Updated legislation on gender recognition is progressing at both Holyrood and Westminster. Both our parliaments are moving towards a position whereby someone who wishes to live as the opposite gender can do so, simply by declaring their stated identity.
This addresses a long-standing problem for trans men and women who have until now had to engage with a bureaucracy they describe as dehumanising, required to live for two years as the gender the identify with and needing to gain a diagnosis of gender dysphoria – effectively classing them as having a psychological illness. Replacing this cumbersome process with simply recognising people as the gender they “feel” is clearly in the interests of people with gender dysphoria.
However it does raise questions, particularly for women. Men feel less concerned by self-ID, for good reason.
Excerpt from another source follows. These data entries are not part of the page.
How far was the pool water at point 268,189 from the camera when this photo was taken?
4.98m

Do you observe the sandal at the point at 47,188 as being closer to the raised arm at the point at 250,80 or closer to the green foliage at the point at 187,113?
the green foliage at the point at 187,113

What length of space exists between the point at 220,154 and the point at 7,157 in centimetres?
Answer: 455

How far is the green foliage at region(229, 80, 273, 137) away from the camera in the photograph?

They have not suffered generations of oppression on the basis of their biological sex. They have no need of sex-based protections such as those enshrined in the Equality Act of 2010. They have much less need for domestic violence refuges, segregation in sporting competition, restricted shortlists to encourage their participation in politics.
But gender self-ID is fatally flawed in principle. A London Labour activist David Lewis was suspended for claiming to be a “women on a Wednesday”. There have been multiple cases of male-bodied prisoners identifying as women then abusing fellow inmates in women’s jails. These may be outliers, but you can’t hold both that self-ID should be unquestioningly accepted and also acknowledge exceptions to that. Yet at the Scottish Parliament, MSPs in the SNP, Labour and the Green Party all say the principle of self-ID is not up for debate. I have been told this issue is trivial, affecting a tiny number of people. Transpeople are estimated to be just one per cent of the population.
But this also affects 51 per cent of the population. The Scottish Government has quietly passed a law about representation on public boards which redefines “woman”, stating saying that the term encompasses anyone who says they are a woman. Does this mean that “woman” – which previously referred specifically to a person born with a particularly biological sex, with the potential to conceive and gestate babies – is now, effectively meaningless? Does that matter?
Does it matter – given the small numbers involved – that people born as men will now be able to join all-women shortlists, win prizes previously on offer to biological women, distort statistics on pay discrimination? What about leading girl guides on camping trips, or completing against women and girls in their chosen sports? I don’t know. My concern here is that it has been enormously difficult to ask these questions without being accused of transphobia.
As a science fiction fan, I am conscious we may be moving towards a future where all concepts of sexuality and gender become more fluid and sex-based protections become less important, even irrelevant. But we are not there yet. From the White House to the BBC pay gap, you don’t have to look far to see that the protections won by women over generations of struggle remain precarious.
As a reporter I have spent my life writing in support of excluded minorities. I am not transphobic and believe trans people are a very vulnerable group in need of protection.
I may be wrong to be concerned about the impact of these social shifts on women. But I am not wrong to be alarmed by the closing down of debate. Instead of accusations of transphobia and hate, we need to find the space for a respectful discussion of these issues.